Tasks for this exercise:
1 > In two sentences, summarize the interview on how financial regulators use outcomes data.
2 > Write the next part of the interview on how financial regulators use outcomes data, beginning after its final sentence.

Article:
■ ■ ■

Juanita Smit, Senior Specialist & Supervisory Framework at Financial Section Conduct Authority (FSCA) in South Africa, was invited to share her experience at Cerise+SPTF's 2024 Annual Meeting. The discussions with Juanita explored how to track and utilize outcomes data to strengthen regulations for responsible and inclusive finance.
We've asked 5 questions on the value of outcomes data for regulators. Juanita has shared valuable insights on the role of regulators.
Below you can watch the video and read the summary transcript of the discussion.
Question 1: Why, as a regulator, do you want to collect outcome data on customers, and what's the entry point for you on this journey?
For FSCA, the first point is to meet our mandate in South Africa. Our mandate has different strategic objectives, but the first one is ensuring fair outcomes for customers. Outcome data helps us measure and test whether fair outcomes are being achieved for customers. It also contributes to financial stability in the industry.
You can talk the talk, but data helps us see if companies are truly walking the walk. Everyone claims to be customer-centric, but data does not lie. The data helps us determine if outcomes are fair and, if not, why not. This allows us to engage with entities, identify gaps in understanding, and ensure fair treatment early on.
Outcome data also helps us detect harmful products, identify potential customer education gaps, and determine whether interventions are needed at an industry level or for specific target markets.
In our discussions with entities—including FSPs, banks, and pension funds—the data serves as a concrete foundation. Instead of vague discussions, we can show specific data insights and explain why we reach certain conclusions. This has proven beneficial for entities as well.
For example, we worked with one entity that believed complaints about service were due to third-party providers. After analyzing various data sources, including social media, we found that the complaints were actually about the entity’s internal service department. The company was losing customers without understanding why. This insight allowed them to address the real issue effectively.

■ ■ ■

Given information:
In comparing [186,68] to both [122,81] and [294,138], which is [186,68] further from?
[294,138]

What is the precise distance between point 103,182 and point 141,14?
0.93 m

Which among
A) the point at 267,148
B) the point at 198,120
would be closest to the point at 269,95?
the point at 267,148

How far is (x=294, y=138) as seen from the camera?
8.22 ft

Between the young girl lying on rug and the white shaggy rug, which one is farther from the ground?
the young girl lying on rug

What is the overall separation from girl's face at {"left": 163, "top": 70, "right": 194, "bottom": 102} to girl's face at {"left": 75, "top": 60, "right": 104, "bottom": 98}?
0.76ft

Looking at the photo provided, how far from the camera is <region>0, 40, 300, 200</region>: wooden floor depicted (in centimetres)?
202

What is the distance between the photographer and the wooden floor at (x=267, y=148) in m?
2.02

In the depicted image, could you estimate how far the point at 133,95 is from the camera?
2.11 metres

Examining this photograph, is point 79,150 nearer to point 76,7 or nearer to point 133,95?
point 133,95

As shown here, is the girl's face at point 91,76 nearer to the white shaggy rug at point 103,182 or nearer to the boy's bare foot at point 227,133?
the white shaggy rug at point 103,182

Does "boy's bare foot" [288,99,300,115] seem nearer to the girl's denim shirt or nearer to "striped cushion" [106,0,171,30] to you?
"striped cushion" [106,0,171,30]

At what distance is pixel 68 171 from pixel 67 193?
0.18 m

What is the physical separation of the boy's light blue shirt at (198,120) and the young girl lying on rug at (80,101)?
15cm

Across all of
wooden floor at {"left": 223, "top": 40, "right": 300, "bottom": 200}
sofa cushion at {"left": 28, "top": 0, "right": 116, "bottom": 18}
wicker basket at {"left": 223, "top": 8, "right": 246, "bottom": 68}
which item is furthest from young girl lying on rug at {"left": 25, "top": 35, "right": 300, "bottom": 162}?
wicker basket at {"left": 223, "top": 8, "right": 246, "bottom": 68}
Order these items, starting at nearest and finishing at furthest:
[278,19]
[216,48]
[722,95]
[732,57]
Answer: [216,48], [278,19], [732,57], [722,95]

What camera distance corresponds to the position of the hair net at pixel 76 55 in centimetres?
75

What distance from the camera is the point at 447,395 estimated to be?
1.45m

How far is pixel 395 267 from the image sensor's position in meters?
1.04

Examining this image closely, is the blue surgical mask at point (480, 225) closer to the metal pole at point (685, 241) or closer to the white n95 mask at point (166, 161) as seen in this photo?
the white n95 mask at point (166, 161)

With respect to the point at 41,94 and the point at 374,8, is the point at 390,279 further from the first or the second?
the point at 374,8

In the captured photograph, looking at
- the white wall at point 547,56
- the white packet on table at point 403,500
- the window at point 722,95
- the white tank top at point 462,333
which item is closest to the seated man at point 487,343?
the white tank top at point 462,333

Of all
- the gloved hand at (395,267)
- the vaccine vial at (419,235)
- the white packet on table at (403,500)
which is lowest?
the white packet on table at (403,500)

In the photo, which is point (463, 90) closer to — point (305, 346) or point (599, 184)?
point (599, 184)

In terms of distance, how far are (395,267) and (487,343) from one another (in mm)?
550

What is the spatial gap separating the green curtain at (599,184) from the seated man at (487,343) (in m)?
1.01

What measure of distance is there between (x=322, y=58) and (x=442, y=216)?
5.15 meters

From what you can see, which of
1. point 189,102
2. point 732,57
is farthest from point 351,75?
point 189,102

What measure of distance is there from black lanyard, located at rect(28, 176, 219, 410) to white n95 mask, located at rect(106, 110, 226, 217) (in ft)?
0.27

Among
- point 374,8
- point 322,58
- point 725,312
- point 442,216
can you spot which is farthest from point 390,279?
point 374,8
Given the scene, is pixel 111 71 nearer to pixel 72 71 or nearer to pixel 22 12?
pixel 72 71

■ ■ ■

Expected responses:
1 > At Cerise+SPTF's 2024 Annual Meeting, Juanita Smit of South Africa's FSCA discussed how to track and use outcomes data to strengthen regulations for responsible and inclusive finance. She explained that this data lets the FSCA test whether customers receive fair outcomes, as its mandate requires, detect harmful products and customer education gaps, and base its discussions with entities on concrete evidence, as when one company learned that its service complaints were about its own service department rather than third-party providers.

2 >
So, collecting outcome data is definitely about protecting customers and ensuring fair outcomes. That’s the short answer. We’ll continue the discussion on the next steps, but that’s an important point to highlight.
Question 2: What method do you use to collect information, and where do you stand in the process? Who collects the information, and how do you obtain customer data?
For FSPs, we collect financial statements, irregularity reports, AML (Anti-Money Laundering) reports, and CFT (Counter Financing of Terrorism) reports. In the past, we also collected compliance reports, which required entities to confirm their adherence to regulations. However, we realized this approach was too rule-based and functioned more like a tick-box exercise.
Because of this, we stopped compliance reports and instead developed the Conduct of Business Returns (CBR). Initially, this was rolled out to the insurance industry in 2017. The first phase focused on quantitative questions, allowing for quick analysis on a quarterly basis. This enabled us to track trends and engage with entities more effectively.
Two years ago, we expanded the Conduct of Business Returns across multiple sectors, including insurance, banks, pension funds, asset managers, smaller FSPs, etc. This broader approach allows us to compare trends across industries.
We published the first version of the Conduct of Business Returns last year, received industry feedback, and are now refining the second version. This will undergo further consultation and a pilot phase.
We are also changing the submission process to ensure faster data utilization. Larger entities will submit data via XML, while smaller entities will log into our website to submit their reports. The goal is to have a centralized database.
We originally aimed to start reporting this year, but due to the complexity of the process, we now anticipate implementation by the end of 2025. This shift requires industry collaboration, as it represents a major change—akin to moving the Titanic.
At the same time, we are reviewing other reports we collect to eliminate redundancy and ensure efficiency.
Question 3: What are the main challenges you face in this process?
The first challenge is securing industry buy-in. While entities already have the necessary data, they may not have it in the required format or level of detail. Larger entities typically have the data but need to adapt their systems, while smaller FSPs may lack the necessary technology or awareness of the data’s benefits.
We must clearly communicate why we need the data, how we will use it, and what entities can gain from it. This process can be costly for both regulators and industry players. To address this, we are investing in new systems and collaborating with other regulators to avoid redundant information requests.
The second challenge is data quality. Even after seven years of implementation in the insurance sector, we still face issues with data completeness and accuracy. Initially, we allowed a three-year grace period where entities could submit their best efforts to help them adapt. However, improving data quality remains a long-term effort.
Another challenge is capacity—both on the industry side and within the regulator. On our side, we need skilled analysts who can interpret data effectively and facilitate meaningful discussions with entities. Trust-building is also crucial, as entities need to believe in the fairness and purpose of the process.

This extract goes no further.